| Task objective |
Can you update the part of the rows that opens with the line containing "What is the distance of point" and closes with the line containing "5424 millimetres" by replacing "decorative white pillar" with "ornamental white column" and keeping all else the same? Return only that part.

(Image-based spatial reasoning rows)

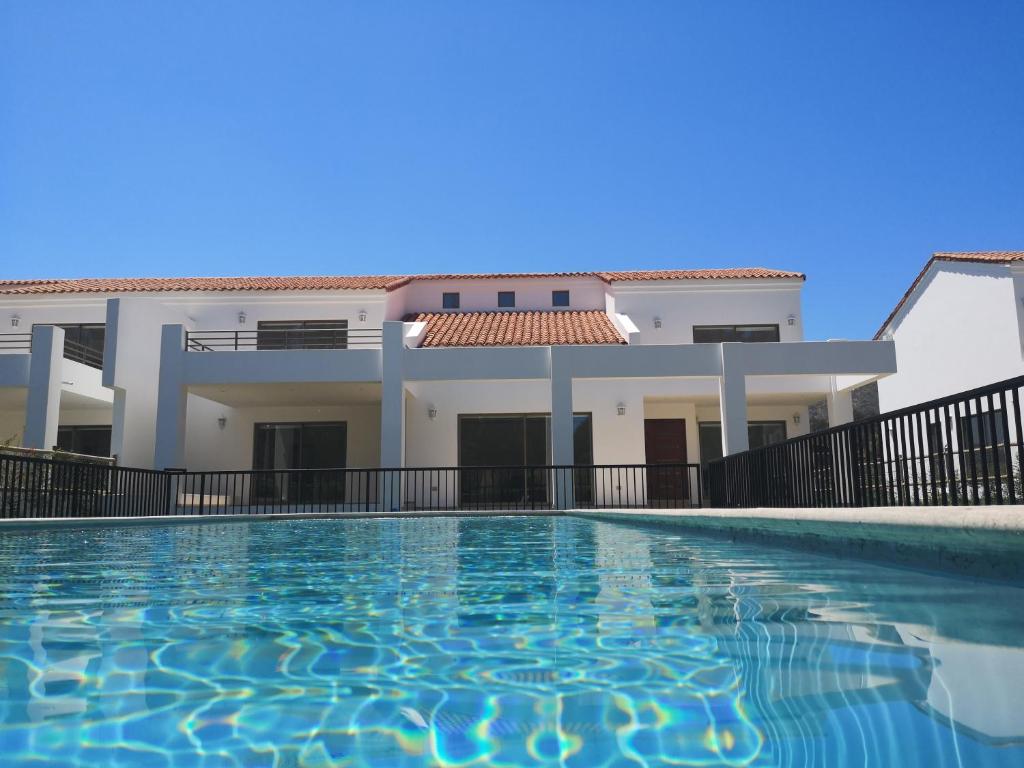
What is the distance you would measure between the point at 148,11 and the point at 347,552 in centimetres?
1331

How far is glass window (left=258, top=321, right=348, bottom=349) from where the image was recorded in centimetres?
2039

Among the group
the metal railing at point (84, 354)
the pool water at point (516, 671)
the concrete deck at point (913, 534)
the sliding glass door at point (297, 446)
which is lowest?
the pool water at point (516, 671)

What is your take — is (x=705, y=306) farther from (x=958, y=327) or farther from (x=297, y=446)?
(x=297, y=446)

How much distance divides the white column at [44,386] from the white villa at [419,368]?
4 centimetres

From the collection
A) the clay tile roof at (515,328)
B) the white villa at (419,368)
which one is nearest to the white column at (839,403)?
the white villa at (419,368)

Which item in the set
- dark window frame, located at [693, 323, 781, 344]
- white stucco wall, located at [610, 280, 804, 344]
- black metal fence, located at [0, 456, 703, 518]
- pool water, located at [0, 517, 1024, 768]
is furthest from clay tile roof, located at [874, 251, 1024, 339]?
pool water, located at [0, 517, 1024, 768]

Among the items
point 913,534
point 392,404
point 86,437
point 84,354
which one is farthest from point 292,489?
point 913,534

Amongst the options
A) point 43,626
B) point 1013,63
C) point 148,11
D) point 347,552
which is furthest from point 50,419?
point 1013,63

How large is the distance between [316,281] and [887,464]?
17.7 m

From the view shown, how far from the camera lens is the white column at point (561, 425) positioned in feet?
49.7

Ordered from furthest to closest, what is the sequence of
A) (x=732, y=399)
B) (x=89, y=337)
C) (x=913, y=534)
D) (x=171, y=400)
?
1. (x=89, y=337)
2. (x=171, y=400)
3. (x=732, y=399)
4. (x=913, y=534)

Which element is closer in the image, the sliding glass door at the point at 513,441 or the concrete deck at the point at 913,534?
the concrete deck at the point at 913,534

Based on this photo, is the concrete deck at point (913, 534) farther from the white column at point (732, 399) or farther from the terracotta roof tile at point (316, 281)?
the terracotta roof tile at point (316, 281)

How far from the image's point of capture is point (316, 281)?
21.5 m
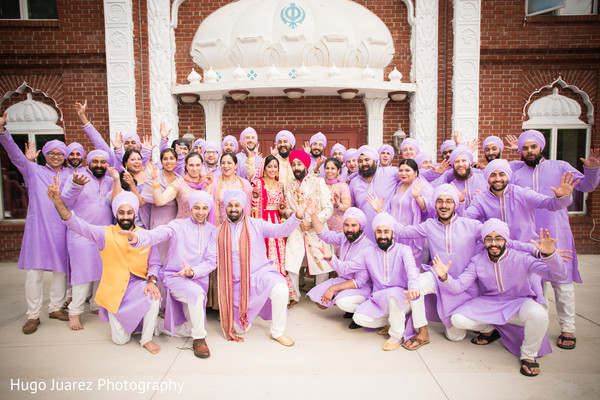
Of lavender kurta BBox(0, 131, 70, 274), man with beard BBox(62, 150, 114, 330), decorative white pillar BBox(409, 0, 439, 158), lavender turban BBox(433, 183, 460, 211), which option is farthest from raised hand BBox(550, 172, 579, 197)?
lavender kurta BBox(0, 131, 70, 274)

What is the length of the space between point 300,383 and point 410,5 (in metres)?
7.20

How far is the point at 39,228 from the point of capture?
14.8ft

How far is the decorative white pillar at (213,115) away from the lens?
7.76 meters

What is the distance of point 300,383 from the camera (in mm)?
3248

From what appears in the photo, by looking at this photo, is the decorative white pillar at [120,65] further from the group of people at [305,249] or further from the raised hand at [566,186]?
the raised hand at [566,186]

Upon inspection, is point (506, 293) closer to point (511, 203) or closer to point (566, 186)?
point (511, 203)

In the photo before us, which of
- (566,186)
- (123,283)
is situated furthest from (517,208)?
(123,283)

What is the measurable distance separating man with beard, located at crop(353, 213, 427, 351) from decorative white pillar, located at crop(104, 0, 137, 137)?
5424 millimetres

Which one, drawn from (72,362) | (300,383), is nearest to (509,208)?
(300,383)

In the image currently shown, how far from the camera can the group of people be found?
3713 millimetres

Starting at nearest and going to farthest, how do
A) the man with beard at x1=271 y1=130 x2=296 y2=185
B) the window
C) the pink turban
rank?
1. the pink turban
2. the man with beard at x1=271 y1=130 x2=296 y2=185
3. the window

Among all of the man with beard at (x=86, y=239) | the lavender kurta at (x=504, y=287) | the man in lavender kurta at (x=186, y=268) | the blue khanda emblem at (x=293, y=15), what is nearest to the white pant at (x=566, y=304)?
the lavender kurta at (x=504, y=287)

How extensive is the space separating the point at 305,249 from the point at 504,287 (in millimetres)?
2288

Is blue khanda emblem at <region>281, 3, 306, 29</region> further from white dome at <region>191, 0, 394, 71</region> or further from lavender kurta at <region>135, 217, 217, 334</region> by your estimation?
lavender kurta at <region>135, 217, 217, 334</region>
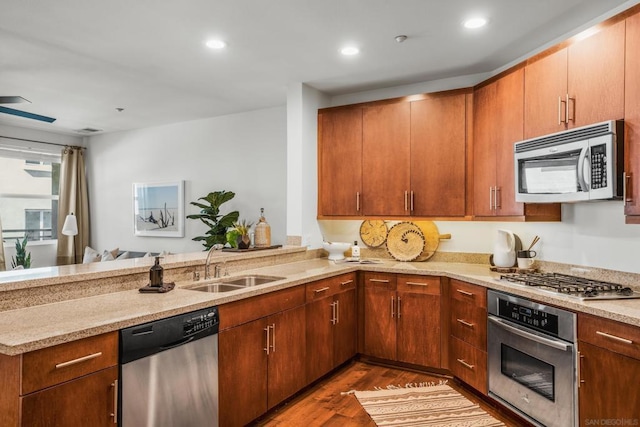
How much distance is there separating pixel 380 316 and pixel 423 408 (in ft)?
2.86

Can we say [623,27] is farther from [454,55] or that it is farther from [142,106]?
[142,106]

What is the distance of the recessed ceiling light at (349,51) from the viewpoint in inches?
124

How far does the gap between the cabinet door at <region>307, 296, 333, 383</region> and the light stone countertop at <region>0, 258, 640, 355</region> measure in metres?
0.26

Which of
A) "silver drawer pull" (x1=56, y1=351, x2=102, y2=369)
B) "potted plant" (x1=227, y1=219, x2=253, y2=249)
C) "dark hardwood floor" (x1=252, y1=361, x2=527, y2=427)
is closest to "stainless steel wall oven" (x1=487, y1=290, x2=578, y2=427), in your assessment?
"dark hardwood floor" (x1=252, y1=361, x2=527, y2=427)

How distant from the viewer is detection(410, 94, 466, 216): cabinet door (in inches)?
140

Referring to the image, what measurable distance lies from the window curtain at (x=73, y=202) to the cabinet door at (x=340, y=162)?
14.8ft

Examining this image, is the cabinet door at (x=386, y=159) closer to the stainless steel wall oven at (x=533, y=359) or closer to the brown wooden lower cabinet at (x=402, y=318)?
the brown wooden lower cabinet at (x=402, y=318)

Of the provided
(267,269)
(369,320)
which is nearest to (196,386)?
(267,269)

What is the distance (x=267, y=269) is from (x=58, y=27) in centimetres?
229

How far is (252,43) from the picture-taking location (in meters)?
3.05

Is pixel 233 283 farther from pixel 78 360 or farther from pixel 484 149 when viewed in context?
pixel 484 149

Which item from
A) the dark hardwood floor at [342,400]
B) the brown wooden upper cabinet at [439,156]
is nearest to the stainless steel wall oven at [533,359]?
the dark hardwood floor at [342,400]

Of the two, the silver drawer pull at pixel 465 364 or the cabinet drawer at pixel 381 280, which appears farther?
the cabinet drawer at pixel 381 280

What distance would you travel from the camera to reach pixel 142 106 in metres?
4.95
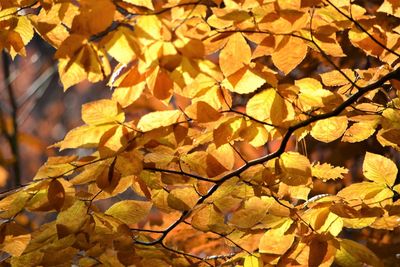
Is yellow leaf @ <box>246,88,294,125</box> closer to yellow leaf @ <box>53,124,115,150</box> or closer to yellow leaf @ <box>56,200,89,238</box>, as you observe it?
yellow leaf @ <box>53,124,115,150</box>

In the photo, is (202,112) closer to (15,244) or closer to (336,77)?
(336,77)

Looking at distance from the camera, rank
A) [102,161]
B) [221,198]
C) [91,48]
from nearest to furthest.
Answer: [91,48], [102,161], [221,198]

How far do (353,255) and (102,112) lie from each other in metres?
0.87

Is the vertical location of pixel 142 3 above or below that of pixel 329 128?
above

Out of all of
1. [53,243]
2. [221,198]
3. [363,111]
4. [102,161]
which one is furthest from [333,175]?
[53,243]

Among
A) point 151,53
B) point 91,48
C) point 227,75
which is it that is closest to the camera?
point 151,53

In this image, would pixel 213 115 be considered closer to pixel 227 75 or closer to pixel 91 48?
pixel 227 75

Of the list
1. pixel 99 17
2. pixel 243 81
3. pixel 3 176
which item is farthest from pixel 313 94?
pixel 3 176

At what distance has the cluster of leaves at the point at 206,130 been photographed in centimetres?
160

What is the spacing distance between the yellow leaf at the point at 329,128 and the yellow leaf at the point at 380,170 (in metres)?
0.13

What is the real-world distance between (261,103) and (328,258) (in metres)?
0.51

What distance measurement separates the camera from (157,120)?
1.76 m

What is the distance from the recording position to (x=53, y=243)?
6.18 ft

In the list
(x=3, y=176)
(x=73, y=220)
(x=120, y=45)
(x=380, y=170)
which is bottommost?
(x=3, y=176)
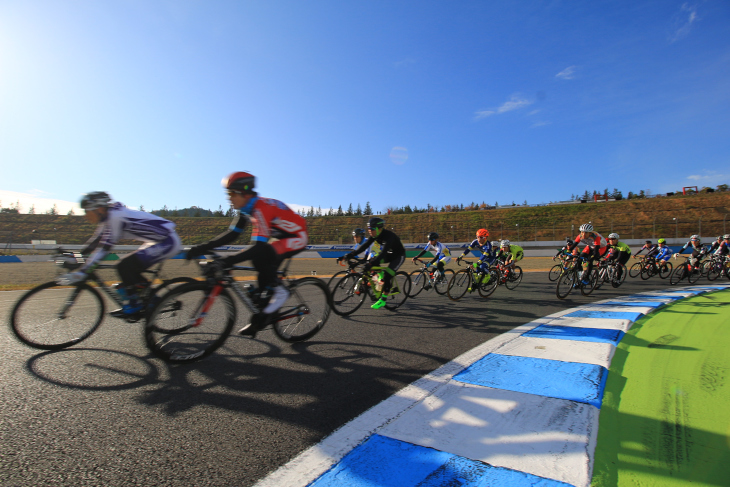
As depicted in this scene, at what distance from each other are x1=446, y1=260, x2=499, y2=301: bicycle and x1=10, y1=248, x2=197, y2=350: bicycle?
6346 millimetres

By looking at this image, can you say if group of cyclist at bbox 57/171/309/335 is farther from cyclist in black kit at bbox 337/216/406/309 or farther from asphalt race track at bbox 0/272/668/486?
cyclist in black kit at bbox 337/216/406/309

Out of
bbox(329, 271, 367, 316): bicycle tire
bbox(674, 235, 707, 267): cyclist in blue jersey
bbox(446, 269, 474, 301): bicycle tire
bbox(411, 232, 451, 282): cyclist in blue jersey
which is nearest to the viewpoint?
bbox(329, 271, 367, 316): bicycle tire

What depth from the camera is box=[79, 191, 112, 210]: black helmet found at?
152 inches

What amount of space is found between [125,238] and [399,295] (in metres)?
4.99

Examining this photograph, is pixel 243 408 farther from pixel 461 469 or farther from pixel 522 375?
pixel 522 375

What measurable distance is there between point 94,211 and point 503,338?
514 centimetres

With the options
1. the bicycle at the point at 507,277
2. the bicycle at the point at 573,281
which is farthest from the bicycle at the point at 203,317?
the bicycle at the point at 507,277

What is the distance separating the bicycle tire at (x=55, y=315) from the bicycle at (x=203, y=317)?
3.77 feet

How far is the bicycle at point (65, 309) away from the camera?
3.67 meters

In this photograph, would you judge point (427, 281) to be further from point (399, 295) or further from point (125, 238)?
point (125, 238)

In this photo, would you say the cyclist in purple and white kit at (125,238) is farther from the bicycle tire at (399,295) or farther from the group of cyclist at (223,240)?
the bicycle tire at (399,295)

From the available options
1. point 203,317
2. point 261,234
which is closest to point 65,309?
point 203,317

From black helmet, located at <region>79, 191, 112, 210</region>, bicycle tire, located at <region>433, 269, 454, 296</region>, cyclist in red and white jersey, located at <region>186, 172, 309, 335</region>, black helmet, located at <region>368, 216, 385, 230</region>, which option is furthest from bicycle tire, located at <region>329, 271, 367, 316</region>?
black helmet, located at <region>79, 191, 112, 210</region>

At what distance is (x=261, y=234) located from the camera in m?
3.90
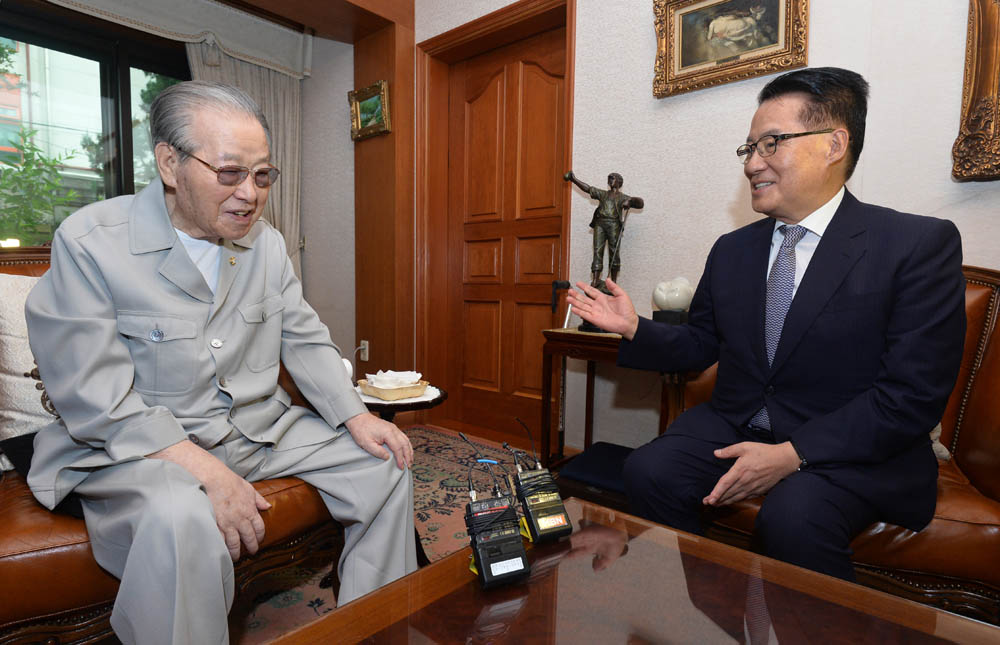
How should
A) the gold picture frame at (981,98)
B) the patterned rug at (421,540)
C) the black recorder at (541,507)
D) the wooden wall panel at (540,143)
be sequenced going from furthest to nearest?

| Solution |
What is the distance of point 300,383 from the camera (in mm)?
3248

From what appears in the photo, by looking at this photo, is the ornamental white column at [120,65] further from the group of people at [305,249] or further from the raised hand at [566,186]?
the raised hand at [566,186]

Upon inspection, is point (506, 293) closer to point (511, 203) or closer to point (566, 186)?
point (511, 203)

In the photo before us, which of
- (566,186)
- (123,283)
is situated furthest from (517,208)?
(123,283)

What is the measurable distance separating man with beard, located at crop(353, 213, 427, 351) from ornamental white column, located at crop(104, 0, 137, 137)?
5424 millimetres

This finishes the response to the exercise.